• [Text block]

Thursday, December 20 2012

If there is one feature, above all, which manifests itself in our public and economic lives it is this: the shift from ‘them to us’.  It is the shift from a way of being for both organisations and individuals that is centralised and hierarchical to a world that is decentralised and horizontal. The implications are profound.

What we are witnessing is the breaking up of old tectonic plates born of the centralising forces of the early and mid decades of the last century. The on-going crisis at the BBC, the archetype of this organisational form, this week labelled "incapable and chaotic" over the Savile affair, is witness to the cumbersome and ineffectual nature of this type of antiquated structure. 

But all our big old institutions are in crisis; the media more generally, banking, the police and the political establishment are all finding themselves unable to cope, react or adjust to new pressures and demands. Under pressure, they react the only way they can – through different shades of managerial and technocratic responses that simply make matters worse by showing how out of touch and tune they are. Old systems that are closed, rigid, hard and hierarchical are finding it increasingly tough dealing with new systems that are open, malleable, soft and horizontal.

• [Entries shown]
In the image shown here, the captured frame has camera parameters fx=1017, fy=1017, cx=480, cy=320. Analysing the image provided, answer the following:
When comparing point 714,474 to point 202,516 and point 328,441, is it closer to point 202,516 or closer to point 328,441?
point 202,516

* * *

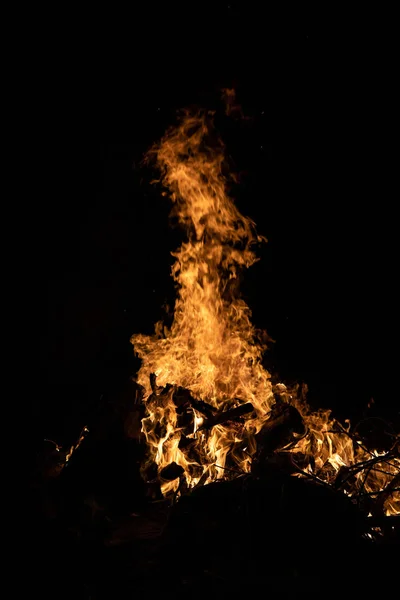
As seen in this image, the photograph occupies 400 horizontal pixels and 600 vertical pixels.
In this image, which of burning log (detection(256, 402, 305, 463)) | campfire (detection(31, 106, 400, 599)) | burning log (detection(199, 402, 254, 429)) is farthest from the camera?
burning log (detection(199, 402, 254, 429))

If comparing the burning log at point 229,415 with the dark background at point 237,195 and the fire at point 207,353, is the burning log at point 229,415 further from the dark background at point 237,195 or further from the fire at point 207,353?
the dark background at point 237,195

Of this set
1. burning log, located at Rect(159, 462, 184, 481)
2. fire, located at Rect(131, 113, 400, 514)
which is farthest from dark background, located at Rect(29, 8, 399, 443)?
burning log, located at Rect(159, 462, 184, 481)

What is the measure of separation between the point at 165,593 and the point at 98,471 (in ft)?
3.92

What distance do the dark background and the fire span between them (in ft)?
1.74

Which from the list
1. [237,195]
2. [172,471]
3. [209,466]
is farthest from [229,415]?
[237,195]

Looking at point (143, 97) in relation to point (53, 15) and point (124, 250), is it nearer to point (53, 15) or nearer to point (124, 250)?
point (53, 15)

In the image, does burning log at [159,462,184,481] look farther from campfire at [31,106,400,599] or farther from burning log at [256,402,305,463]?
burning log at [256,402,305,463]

• [Task details] Reproduce the portion of the text on decentralization between "Thursday, December 20" and "implications are profound.", inclusive.

• [Task output]
Thursday, December 20 2012

If there is one feature, above all, which manifests itself in our public and economic lives it is this: the shift from ‘them to us’.  It is the shift from a way of being for both organisations and individuals that is centralised and hierarchical to a world that is decentralised and horizontal. The implications are profound.